### Consignes:
1. Recopiez tel quel, dans le texte sur le festival de Lucerne, tout ce qui va de « Etonnante virée pianistique » jusqu'à « carrure de paquebot. ».
2. Répondez à ces questions sur le texte sur le festival de Lucerne :
(a) Qui assure la direction artistique du festival ?
(b) Combien de jours dure le festival ?
(c) Qui a lancé le Chostakovitch Project ?
3. Continuez le texte sur le festival de Lucerne à partir de l'endroit où il s'arrête.

Etonnante virée pianistique que celle qu’offre « Le Piano Symphonique », festival hivernal de Lucerne, porté par la direction artistique non conventionnelle de Numa Bischof Ullmann, esprit aventureux et grand ami de Martha Argerich, présente ici au titre d’ « artiste associée » de la manifestation. Cinq jours de folie, de concerts énormes, bigarrés, risqués, de projets tumultueux ou pointus, de recours aux anciens autant qu’à la jeunesse, proposant du crossover jazz dans une ancienne piscine ou l’austère Chostakovitch Project initié par Evgeny Kissin, de recrues tonitruantes glanées dans les grands concours et fracassant les murs d’une petite pièce du Musée d’Art moderne tandis que la grande salle du KKL permet tous les écarts sonores avec sa belle acoustique et sa carrure de paquebot.

### Données fournies:
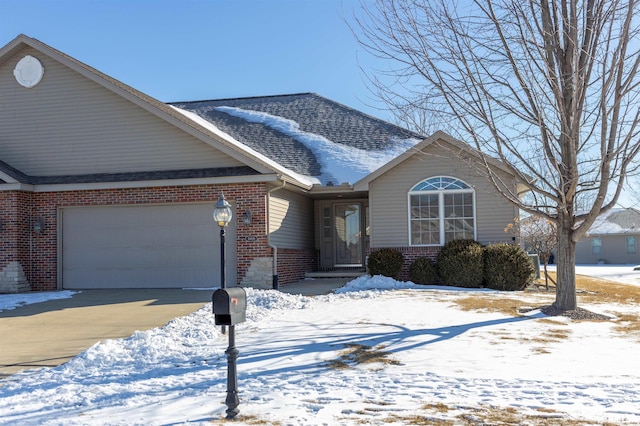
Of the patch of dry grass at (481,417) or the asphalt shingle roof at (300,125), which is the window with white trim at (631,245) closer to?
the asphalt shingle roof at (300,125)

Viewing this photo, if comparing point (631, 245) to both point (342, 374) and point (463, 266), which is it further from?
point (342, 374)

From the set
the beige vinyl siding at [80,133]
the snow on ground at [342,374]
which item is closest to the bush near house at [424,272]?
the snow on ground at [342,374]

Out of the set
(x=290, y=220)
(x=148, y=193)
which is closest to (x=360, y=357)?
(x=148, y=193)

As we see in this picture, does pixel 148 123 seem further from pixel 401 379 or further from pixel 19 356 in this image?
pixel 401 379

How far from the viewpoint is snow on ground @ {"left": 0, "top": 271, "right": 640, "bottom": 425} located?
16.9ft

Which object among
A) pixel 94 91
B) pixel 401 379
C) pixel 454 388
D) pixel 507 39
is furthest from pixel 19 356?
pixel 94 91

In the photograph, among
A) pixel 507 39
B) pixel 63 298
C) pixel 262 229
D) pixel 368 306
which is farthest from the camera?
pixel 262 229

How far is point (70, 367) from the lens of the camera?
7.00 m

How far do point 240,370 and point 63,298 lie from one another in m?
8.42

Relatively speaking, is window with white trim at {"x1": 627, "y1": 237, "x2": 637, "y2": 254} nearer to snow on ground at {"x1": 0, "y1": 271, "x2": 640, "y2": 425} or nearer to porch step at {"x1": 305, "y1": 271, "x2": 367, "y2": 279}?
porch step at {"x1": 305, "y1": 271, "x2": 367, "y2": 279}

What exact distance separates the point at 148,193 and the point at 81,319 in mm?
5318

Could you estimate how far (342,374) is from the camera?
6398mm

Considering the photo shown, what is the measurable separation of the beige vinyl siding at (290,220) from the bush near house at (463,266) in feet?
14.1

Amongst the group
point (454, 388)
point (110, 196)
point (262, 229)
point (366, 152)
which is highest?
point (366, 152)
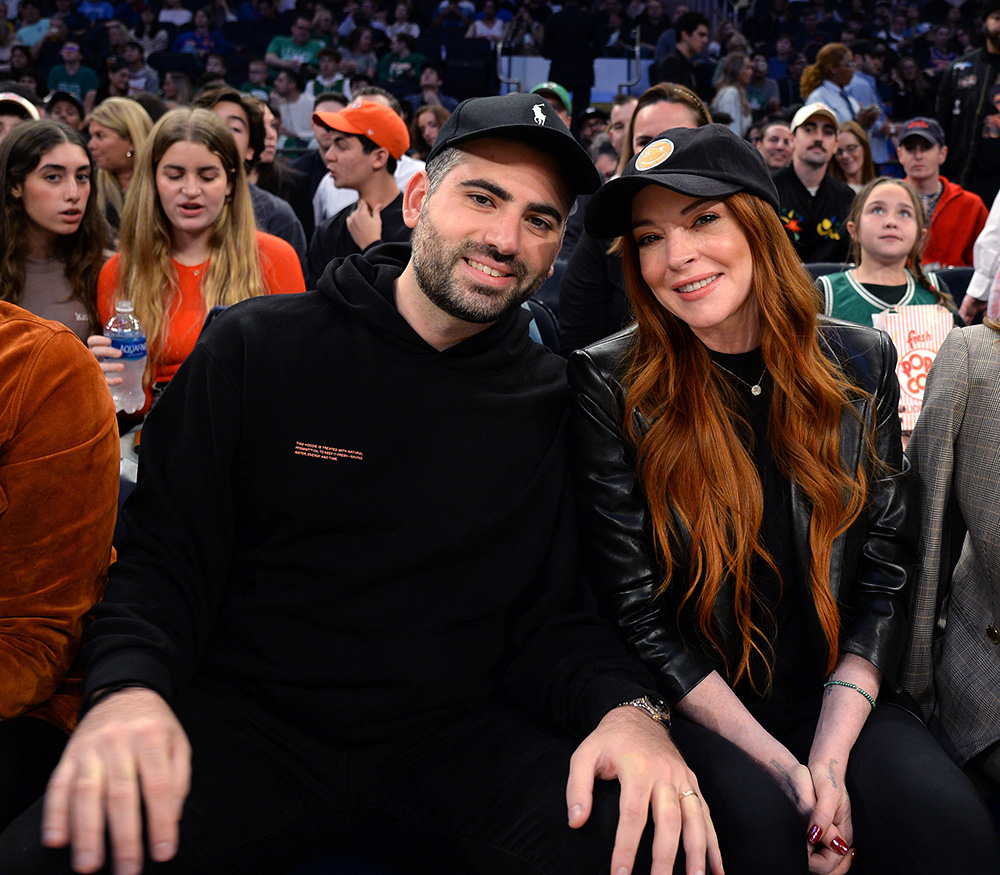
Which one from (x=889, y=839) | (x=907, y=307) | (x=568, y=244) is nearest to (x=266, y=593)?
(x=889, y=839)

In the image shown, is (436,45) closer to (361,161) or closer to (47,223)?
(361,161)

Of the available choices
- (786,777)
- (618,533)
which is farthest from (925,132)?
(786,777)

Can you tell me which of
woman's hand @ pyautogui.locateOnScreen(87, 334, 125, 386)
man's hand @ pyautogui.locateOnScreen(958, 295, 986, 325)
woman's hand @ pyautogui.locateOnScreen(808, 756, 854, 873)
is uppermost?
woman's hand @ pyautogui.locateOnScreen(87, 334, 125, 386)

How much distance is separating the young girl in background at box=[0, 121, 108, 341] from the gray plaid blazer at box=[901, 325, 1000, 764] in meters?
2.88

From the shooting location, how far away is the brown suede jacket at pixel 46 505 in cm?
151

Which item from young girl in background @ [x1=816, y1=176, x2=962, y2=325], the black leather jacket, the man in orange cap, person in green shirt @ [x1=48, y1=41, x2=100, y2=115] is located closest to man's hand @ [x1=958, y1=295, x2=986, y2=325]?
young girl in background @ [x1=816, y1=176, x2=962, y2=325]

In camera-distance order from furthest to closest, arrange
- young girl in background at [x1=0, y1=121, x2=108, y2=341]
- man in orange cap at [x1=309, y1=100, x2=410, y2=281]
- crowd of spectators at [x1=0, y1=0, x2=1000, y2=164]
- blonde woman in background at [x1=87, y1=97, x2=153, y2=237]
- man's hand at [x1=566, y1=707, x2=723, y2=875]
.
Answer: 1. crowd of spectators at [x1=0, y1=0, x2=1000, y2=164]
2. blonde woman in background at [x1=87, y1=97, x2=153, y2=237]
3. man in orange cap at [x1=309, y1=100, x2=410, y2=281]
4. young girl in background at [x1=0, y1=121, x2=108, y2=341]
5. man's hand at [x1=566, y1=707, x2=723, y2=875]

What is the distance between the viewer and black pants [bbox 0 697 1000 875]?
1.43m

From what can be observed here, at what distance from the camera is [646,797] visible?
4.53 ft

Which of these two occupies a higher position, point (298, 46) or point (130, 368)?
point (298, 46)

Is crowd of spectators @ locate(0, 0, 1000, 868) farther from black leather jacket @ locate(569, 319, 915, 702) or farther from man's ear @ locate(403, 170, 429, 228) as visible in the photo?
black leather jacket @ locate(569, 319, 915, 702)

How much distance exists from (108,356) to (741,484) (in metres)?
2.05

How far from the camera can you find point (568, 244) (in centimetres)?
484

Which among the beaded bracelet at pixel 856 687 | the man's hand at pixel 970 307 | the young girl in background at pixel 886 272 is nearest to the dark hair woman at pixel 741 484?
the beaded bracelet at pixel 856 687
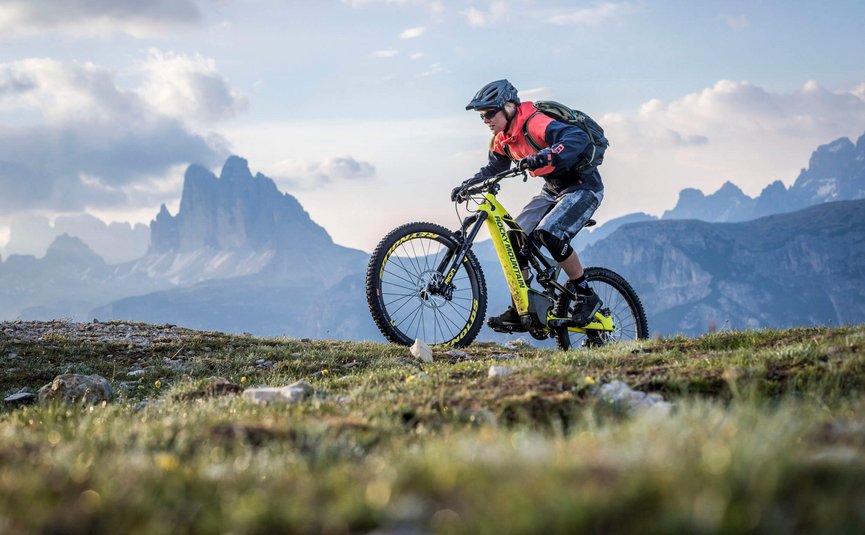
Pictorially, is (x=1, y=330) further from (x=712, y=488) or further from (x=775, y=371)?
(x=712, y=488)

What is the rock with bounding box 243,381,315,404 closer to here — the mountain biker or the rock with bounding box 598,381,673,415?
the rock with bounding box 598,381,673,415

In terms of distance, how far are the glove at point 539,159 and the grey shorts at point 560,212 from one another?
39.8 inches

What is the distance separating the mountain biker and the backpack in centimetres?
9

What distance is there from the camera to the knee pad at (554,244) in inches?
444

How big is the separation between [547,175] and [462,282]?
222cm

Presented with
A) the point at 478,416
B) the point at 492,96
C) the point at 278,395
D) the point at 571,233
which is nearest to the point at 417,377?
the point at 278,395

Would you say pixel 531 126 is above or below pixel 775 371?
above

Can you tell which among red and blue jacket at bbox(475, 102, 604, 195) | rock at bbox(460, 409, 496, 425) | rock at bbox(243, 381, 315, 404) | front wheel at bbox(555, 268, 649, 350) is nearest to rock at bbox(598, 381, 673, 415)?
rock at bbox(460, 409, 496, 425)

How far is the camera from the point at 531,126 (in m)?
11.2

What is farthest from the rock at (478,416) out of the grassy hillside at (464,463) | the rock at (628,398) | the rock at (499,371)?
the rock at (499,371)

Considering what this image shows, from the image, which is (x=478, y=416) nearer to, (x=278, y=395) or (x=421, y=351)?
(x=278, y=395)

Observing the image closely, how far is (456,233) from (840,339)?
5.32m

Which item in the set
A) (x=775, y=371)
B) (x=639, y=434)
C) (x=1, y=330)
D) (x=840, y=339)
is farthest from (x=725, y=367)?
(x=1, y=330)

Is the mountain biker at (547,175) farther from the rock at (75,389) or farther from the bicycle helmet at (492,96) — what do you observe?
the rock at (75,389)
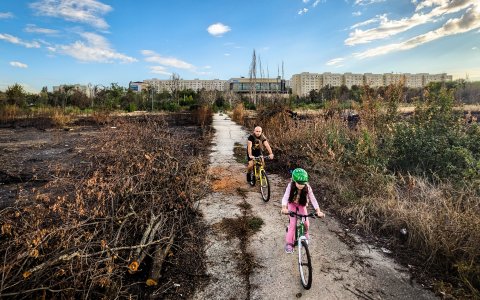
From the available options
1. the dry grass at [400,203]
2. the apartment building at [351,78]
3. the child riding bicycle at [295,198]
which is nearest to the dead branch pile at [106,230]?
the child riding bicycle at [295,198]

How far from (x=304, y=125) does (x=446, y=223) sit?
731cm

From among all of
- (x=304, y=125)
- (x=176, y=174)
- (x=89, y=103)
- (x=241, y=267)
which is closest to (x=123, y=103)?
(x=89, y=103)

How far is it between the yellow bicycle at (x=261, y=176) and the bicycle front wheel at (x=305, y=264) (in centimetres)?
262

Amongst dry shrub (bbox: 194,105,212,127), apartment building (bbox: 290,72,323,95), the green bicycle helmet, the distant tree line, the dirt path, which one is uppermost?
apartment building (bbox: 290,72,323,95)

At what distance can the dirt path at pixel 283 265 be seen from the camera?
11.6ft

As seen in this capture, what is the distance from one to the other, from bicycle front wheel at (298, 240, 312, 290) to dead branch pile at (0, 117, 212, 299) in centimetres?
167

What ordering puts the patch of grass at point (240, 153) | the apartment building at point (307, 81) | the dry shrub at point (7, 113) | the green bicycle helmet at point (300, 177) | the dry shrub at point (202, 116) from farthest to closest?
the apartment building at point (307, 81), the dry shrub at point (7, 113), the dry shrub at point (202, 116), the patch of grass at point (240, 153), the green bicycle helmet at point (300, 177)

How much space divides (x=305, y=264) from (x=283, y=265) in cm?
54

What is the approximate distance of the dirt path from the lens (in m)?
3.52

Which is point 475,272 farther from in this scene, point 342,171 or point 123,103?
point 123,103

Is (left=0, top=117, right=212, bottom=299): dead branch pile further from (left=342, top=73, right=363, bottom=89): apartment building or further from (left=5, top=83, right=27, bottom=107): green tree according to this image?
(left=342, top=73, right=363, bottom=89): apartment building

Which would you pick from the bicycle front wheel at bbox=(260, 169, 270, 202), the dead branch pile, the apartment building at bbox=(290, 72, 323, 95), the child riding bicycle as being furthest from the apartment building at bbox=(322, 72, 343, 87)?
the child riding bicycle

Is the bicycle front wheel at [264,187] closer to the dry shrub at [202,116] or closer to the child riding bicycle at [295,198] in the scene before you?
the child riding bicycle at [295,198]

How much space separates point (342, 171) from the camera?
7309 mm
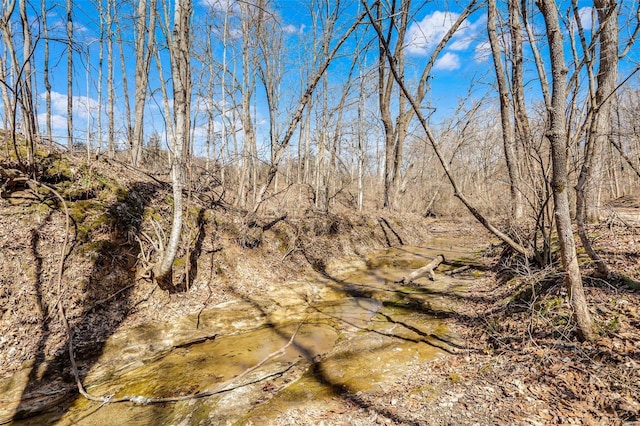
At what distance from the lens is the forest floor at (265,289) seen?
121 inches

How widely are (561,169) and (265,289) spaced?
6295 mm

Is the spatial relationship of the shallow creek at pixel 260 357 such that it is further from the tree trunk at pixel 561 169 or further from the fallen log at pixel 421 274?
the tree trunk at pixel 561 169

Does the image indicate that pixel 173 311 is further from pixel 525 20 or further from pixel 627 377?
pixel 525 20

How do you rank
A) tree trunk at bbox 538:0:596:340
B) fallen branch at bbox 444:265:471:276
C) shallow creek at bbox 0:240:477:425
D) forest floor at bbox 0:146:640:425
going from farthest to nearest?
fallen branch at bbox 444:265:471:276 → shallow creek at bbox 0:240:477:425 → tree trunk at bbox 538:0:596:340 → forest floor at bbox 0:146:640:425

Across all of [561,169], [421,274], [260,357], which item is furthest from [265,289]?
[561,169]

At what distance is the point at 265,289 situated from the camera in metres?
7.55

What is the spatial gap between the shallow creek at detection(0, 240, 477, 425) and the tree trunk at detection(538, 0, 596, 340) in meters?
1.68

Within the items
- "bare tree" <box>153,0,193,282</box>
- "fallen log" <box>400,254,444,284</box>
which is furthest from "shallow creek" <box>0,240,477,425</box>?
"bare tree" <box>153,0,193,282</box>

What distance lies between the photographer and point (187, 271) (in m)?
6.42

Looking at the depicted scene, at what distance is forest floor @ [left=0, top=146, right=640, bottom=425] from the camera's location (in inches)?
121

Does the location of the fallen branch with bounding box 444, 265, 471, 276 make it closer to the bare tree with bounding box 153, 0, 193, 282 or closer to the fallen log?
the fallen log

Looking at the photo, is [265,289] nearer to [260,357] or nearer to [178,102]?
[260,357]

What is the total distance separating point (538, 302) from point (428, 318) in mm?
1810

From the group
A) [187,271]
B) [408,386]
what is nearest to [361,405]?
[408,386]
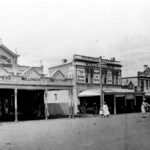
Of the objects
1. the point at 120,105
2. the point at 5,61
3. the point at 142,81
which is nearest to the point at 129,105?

### Résultats:
1.
Etonnante virée pianistique que celle qu’offre « Le Piano Symphonique », festival hivernal de Lucerne, porté par la direction artistique non conventionnelle de Numa Bischof Ullmann, esprit aventureux et grand ami de Martha Argerich, présente ici au titre d’ « artiste associée » de la manifestation. Cinq jours de folie, de concerts énormes, bigarrés, risqués, de projets tumultueux ou pointus, de recours aux anciens autant qu’à la jeunesse, proposant du crossover jazz dans une ancienne piscine ou l’austère Chostakovitch Project initié par Evgeny Kissin, de recrues tonitruantes glanées dans les grands concours et fracassant les murs d’une petite pièce du Musée d’Art moderne tandis que la grande salle du KKL permet tous les écarts sonores avec sa belle acoustique et sa carrure de paquebot.

2.
(a) Numa Bischof Ullmann
(b) Cinq jours
(c) Evgeny Kissin

3.
Janine Jansen, Martha Argerich & Misha Maisky © Philipp Schimdli

 
Quand Martha paraît
 
Mais en premier Martha Argerich, l’assoluta du clavier, attendue ici avec une ferveur quasi mystique par un public en état d’adoration, et, comme il en a toujours été, n’en faisant qu’à sa tête, heureusement brillante. Parmi les nombreuses apparitions promises avec ses friends et sa famille, elle a d’emblée supprimé celle où elle devait jouer avec Mikhail Pletnev, puis le Carnaval des animaux de Saint-Saëns. État de fatigue sans doute, d’exigence aussi dans son art, l’âge n’aidant pas un caractère réputé tumultueux, car la grande Martha a souvent été ainsi, maintenant le suspense un peu partout où on espérait son apparition. Quant Maria Callas, épuisée par une pression ô combien plus forte, annulait quelque soirée, le monde criait au scandale, au monstrueux caprice. Pour Argerich, on s’incline ! Mais l’on comprend au passage combien l’art lyrique, en regard des instrumentistes, est un enjeu plus périlleux.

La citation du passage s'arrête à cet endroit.